Web crawling bots need some instructions to be able to understand your website. Robots.txt is the text file that provides those instructions.
Consider Google – it has web crawlers that categorizes and archives a website. Google robots, like the robots for many other search engines, will always look for a robots.txt file on a website – long before it tries to crawl other web pages. The reason is simple: robots.txt may include some special instructions from the owner of the website which explains how Google or other web crawlers should index a website.
For example, a robots.txt file could ask the web crawler to completely ignore certain directories or indeed individual files on a website, excluding these from its crawling exercise. The website owner may have a number of motivations for excluding some content: for example, the website owner might think some content is not relevant for categorising a site, or indeed that some content is private and should not be listed on a public search engine.
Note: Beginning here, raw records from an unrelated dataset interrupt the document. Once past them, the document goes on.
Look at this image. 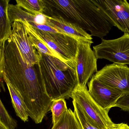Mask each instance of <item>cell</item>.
I'll list each match as a JSON object with an SVG mask.
<instances>
[{"label": "cell", "mask_w": 129, "mask_h": 129, "mask_svg": "<svg viewBox=\"0 0 129 129\" xmlns=\"http://www.w3.org/2000/svg\"><path fill=\"white\" fill-rule=\"evenodd\" d=\"M4 55L3 76L20 94L29 117L36 124L41 123L53 100L47 94L38 64L24 62L11 36L5 42Z\"/></svg>", "instance_id": "obj_1"}, {"label": "cell", "mask_w": 129, "mask_h": 129, "mask_svg": "<svg viewBox=\"0 0 129 129\" xmlns=\"http://www.w3.org/2000/svg\"><path fill=\"white\" fill-rule=\"evenodd\" d=\"M43 14L56 17L103 39L114 26L96 0H43Z\"/></svg>", "instance_id": "obj_2"}, {"label": "cell", "mask_w": 129, "mask_h": 129, "mask_svg": "<svg viewBox=\"0 0 129 129\" xmlns=\"http://www.w3.org/2000/svg\"><path fill=\"white\" fill-rule=\"evenodd\" d=\"M39 70L47 94L52 100L68 99L77 86L75 69L37 51Z\"/></svg>", "instance_id": "obj_3"}, {"label": "cell", "mask_w": 129, "mask_h": 129, "mask_svg": "<svg viewBox=\"0 0 129 129\" xmlns=\"http://www.w3.org/2000/svg\"><path fill=\"white\" fill-rule=\"evenodd\" d=\"M73 99L84 112L90 122L101 129H114L116 123L113 122L109 112L99 106L90 96L87 87L77 86L71 95Z\"/></svg>", "instance_id": "obj_4"}, {"label": "cell", "mask_w": 129, "mask_h": 129, "mask_svg": "<svg viewBox=\"0 0 129 129\" xmlns=\"http://www.w3.org/2000/svg\"><path fill=\"white\" fill-rule=\"evenodd\" d=\"M93 51L98 59H105L113 63L129 64V34L116 39H102L101 44L93 46Z\"/></svg>", "instance_id": "obj_5"}, {"label": "cell", "mask_w": 129, "mask_h": 129, "mask_svg": "<svg viewBox=\"0 0 129 129\" xmlns=\"http://www.w3.org/2000/svg\"><path fill=\"white\" fill-rule=\"evenodd\" d=\"M92 44L78 42L75 59L77 85L85 87L95 73L98 72V59L91 48Z\"/></svg>", "instance_id": "obj_6"}, {"label": "cell", "mask_w": 129, "mask_h": 129, "mask_svg": "<svg viewBox=\"0 0 129 129\" xmlns=\"http://www.w3.org/2000/svg\"><path fill=\"white\" fill-rule=\"evenodd\" d=\"M93 77L108 88L122 94L129 92V67L112 64L106 65Z\"/></svg>", "instance_id": "obj_7"}, {"label": "cell", "mask_w": 129, "mask_h": 129, "mask_svg": "<svg viewBox=\"0 0 129 129\" xmlns=\"http://www.w3.org/2000/svg\"><path fill=\"white\" fill-rule=\"evenodd\" d=\"M33 27L35 32L51 48L69 61L75 69L77 41L60 33L43 31Z\"/></svg>", "instance_id": "obj_8"}, {"label": "cell", "mask_w": 129, "mask_h": 129, "mask_svg": "<svg viewBox=\"0 0 129 129\" xmlns=\"http://www.w3.org/2000/svg\"><path fill=\"white\" fill-rule=\"evenodd\" d=\"M114 26L129 34V4L126 0H96Z\"/></svg>", "instance_id": "obj_9"}, {"label": "cell", "mask_w": 129, "mask_h": 129, "mask_svg": "<svg viewBox=\"0 0 129 129\" xmlns=\"http://www.w3.org/2000/svg\"><path fill=\"white\" fill-rule=\"evenodd\" d=\"M12 28L11 37L24 62L31 66L38 64L39 58L37 50L29 39L23 21L16 20L12 23Z\"/></svg>", "instance_id": "obj_10"}, {"label": "cell", "mask_w": 129, "mask_h": 129, "mask_svg": "<svg viewBox=\"0 0 129 129\" xmlns=\"http://www.w3.org/2000/svg\"><path fill=\"white\" fill-rule=\"evenodd\" d=\"M89 93L93 100L104 110L109 112L115 107L123 94L116 91L92 77L88 84Z\"/></svg>", "instance_id": "obj_11"}, {"label": "cell", "mask_w": 129, "mask_h": 129, "mask_svg": "<svg viewBox=\"0 0 129 129\" xmlns=\"http://www.w3.org/2000/svg\"><path fill=\"white\" fill-rule=\"evenodd\" d=\"M45 16V24L56 30L59 33L68 36L78 42L93 43L91 35L77 26L60 18Z\"/></svg>", "instance_id": "obj_12"}, {"label": "cell", "mask_w": 129, "mask_h": 129, "mask_svg": "<svg viewBox=\"0 0 129 129\" xmlns=\"http://www.w3.org/2000/svg\"><path fill=\"white\" fill-rule=\"evenodd\" d=\"M23 22L25 25L26 29L31 42L34 47L38 51L43 54L57 58L64 63L68 66L72 67L73 69H74L69 61L65 60L54 50L51 48L44 40L42 39L36 34L33 30V27L31 25L26 21Z\"/></svg>", "instance_id": "obj_13"}, {"label": "cell", "mask_w": 129, "mask_h": 129, "mask_svg": "<svg viewBox=\"0 0 129 129\" xmlns=\"http://www.w3.org/2000/svg\"><path fill=\"white\" fill-rule=\"evenodd\" d=\"M8 14L11 24L16 20H20L28 23H35L38 24H45L46 22V17L44 14L33 15L16 5L9 4Z\"/></svg>", "instance_id": "obj_14"}, {"label": "cell", "mask_w": 129, "mask_h": 129, "mask_svg": "<svg viewBox=\"0 0 129 129\" xmlns=\"http://www.w3.org/2000/svg\"><path fill=\"white\" fill-rule=\"evenodd\" d=\"M3 79L6 83L9 91L13 106L17 116L24 122H28L29 116L25 104L18 91L13 87L5 76Z\"/></svg>", "instance_id": "obj_15"}, {"label": "cell", "mask_w": 129, "mask_h": 129, "mask_svg": "<svg viewBox=\"0 0 129 129\" xmlns=\"http://www.w3.org/2000/svg\"><path fill=\"white\" fill-rule=\"evenodd\" d=\"M9 0H0V42H5L12 34V24L8 14Z\"/></svg>", "instance_id": "obj_16"}, {"label": "cell", "mask_w": 129, "mask_h": 129, "mask_svg": "<svg viewBox=\"0 0 129 129\" xmlns=\"http://www.w3.org/2000/svg\"><path fill=\"white\" fill-rule=\"evenodd\" d=\"M51 129H82L79 122L71 109H68L58 122Z\"/></svg>", "instance_id": "obj_17"}, {"label": "cell", "mask_w": 129, "mask_h": 129, "mask_svg": "<svg viewBox=\"0 0 129 129\" xmlns=\"http://www.w3.org/2000/svg\"><path fill=\"white\" fill-rule=\"evenodd\" d=\"M16 5L33 15L43 14L45 5L43 0H17Z\"/></svg>", "instance_id": "obj_18"}, {"label": "cell", "mask_w": 129, "mask_h": 129, "mask_svg": "<svg viewBox=\"0 0 129 129\" xmlns=\"http://www.w3.org/2000/svg\"><path fill=\"white\" fill-rule=\"evenodd\" d=\"M68 110L67 104L64 98H59L52 100L50 110L52 113L53 125H56Z\"/></svg>", "instance_id": "obj_19"}, {"label": "cell", "mask_w": 129, "mask_h": 129, "mask_svg": "<svg viewBox=\"0 0 129 129\" xmlns=\"http://www.w3.org/2000/svg\"><path fill=\"white\" fill-rule=\"evenodd\" d=\"M73 104L74 107V113L81 125L82 129H101L94 126L90 122L86 115L75 101H73Z\"/></svg>", "instance_id": "obj_20"}, {"label": "cell", "mask_w": 129, "mask_h": 129, "mask_svg": "<svg viewBox=\"0 0 129 129\" xmlns=\"http://www.w3.org/2000/svg\"><path fill=\"white\" fill-rule=\"evenodd\" d=\"M0 120L8 129H15L17 126L16 121L9 115L0 98Z\"/></svg>", "instance_id": "obj_21"}, {"label": "cell", "mask_w": 129, "mask_h": 129, "mask_svg": "<svg viewBox=\"0 0 129 129\" xmlns=\"http://www.w3.org/2000/svg\"><path fill=\"white\" fill-rule=\"evenodd\" d=\"M115 107L123 111H129V92L122 95L116 103Z\"/></svg>", "instance_id": "obj_22"}, {"label": "cell", "mask_w": 129, "mask_h": 129, "mask_svg": "<svg viewBox=\"0 0 129 129\" xmlns=\"http://www.w3.org/2000/svg\"><path fill=\"white\" fill-rule=\"evenodd\" d=\"M4 42L0 44V78H3V79L4 65Z\"/></svg>", "instance_id": "obj_23"}, {"label": "cell", "mask_w": 129, "mask_h": 129, "mask_svg": "<svg viewBox=\"0 0 129 129\" xmlns=\"http://www.w3.org/2000/svg\"><path fill=\"white\" fill-rule=\"evenodd\" d=\"M114 129H129V126L126 123H122L116 124Z\"/></svg>", "instance_id": "obj_24"}, {"label": "cell", "mask_w": 129, "mask_h": 129, "mask_svg": "<svg viewBox=\"0 0 129 129\" xmlns=\"http://www.w3.org/2000/svg\"><path fill=\"white\" fill-rule=\"evenodd\" d=\"M0 129H8L1 120H0Z\"/></svg>", "instance_id": "obj_25"}, {"label": "cell", "mask_w": 129, "mask_h": 129, "mask_svg": "<svg viewBox=\"0 0 129 129\" xmlns=\"http://www.w3.org/2000/svg\"><path fill=\"white\" fill-rule=\"evenodd\" d=\"M2 43H3V42H2ZM1 43H1V42H0V44H1Z\"/></svg>", "instance_id": "obj_26"}]
</instances>
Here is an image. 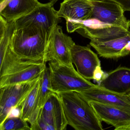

It’s worth noting that where a website makes use of subdomains, each of these subdomains would need to operate a specific robots.txt file. Furthermore, not every website crawler will follow the instructions given by robots.txt – some crawlers will ignore it, some others might even use robots.txt to go against the policies of the site owner.
So, there is no guarantee that an instruction in a robots.txt file which says that specific site areas should be skipped will be followed. Also, if the site areas that are excluded in a robots.txt file are linked to from other pages, they could still be included in search results – because search crawlers would find these pages via the links.